"Defining the intent helps ensure that this law will pass constitutional scrutiny while at the same time achieving its primary objective, which is to preserve and protect the honor and integrity of military service and awards," said the bill's sponsor, Rep. Joe Heck, R-Nev.
The bill states that those who misrepresent their military service with the intent of receiving something of value would be subject to up to one year in prison. Following the lines of the court ruling, it exempts from punishment those who simply wear military medals or decorations that do not belong to them.
The Supreme Court, in its 6-3 decision overturning the 2006 Stolen Valor Act in June, ruled that while lying about receiving military awards might be contemptible, it was protected by the First Amendment. Several justices, however, also noted that it was established that the government could restrict speech if it involved false claims made to obtain money or other benefits.

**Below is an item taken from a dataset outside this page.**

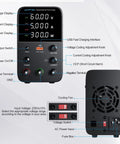 Front and back view of Variable Bench Power Supply With Switch And Alarm, 60V 5A, LED Display, USB Quick Charge, showing controls and ports.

Even before the 2006 act, enacted at the height of the fighting in Iraq, it was a federal crime to wear unearned medals. But there was no law banning claims of being decorated.
Defense Secretary Leon Panetta, speaking at a House hearing a month after the court ruling, said the Pentagon was launching a new website listing the names of those who had received the Medal of Honor since the Sept. 11 terrorist attacks. He said the website could be expanded to include other recipients of military valor awards and medals.
The legislation now moves to the Senate, where Sen. Scott Brown, R-Mass., has introduced a companion bill.
"We cannot allow thieves and fraudsters to profit by falsely claiming the distinctions our heroes have earned," Brown said in a statement. "I will continue working in a bipartisan way to see this bill through the Senate."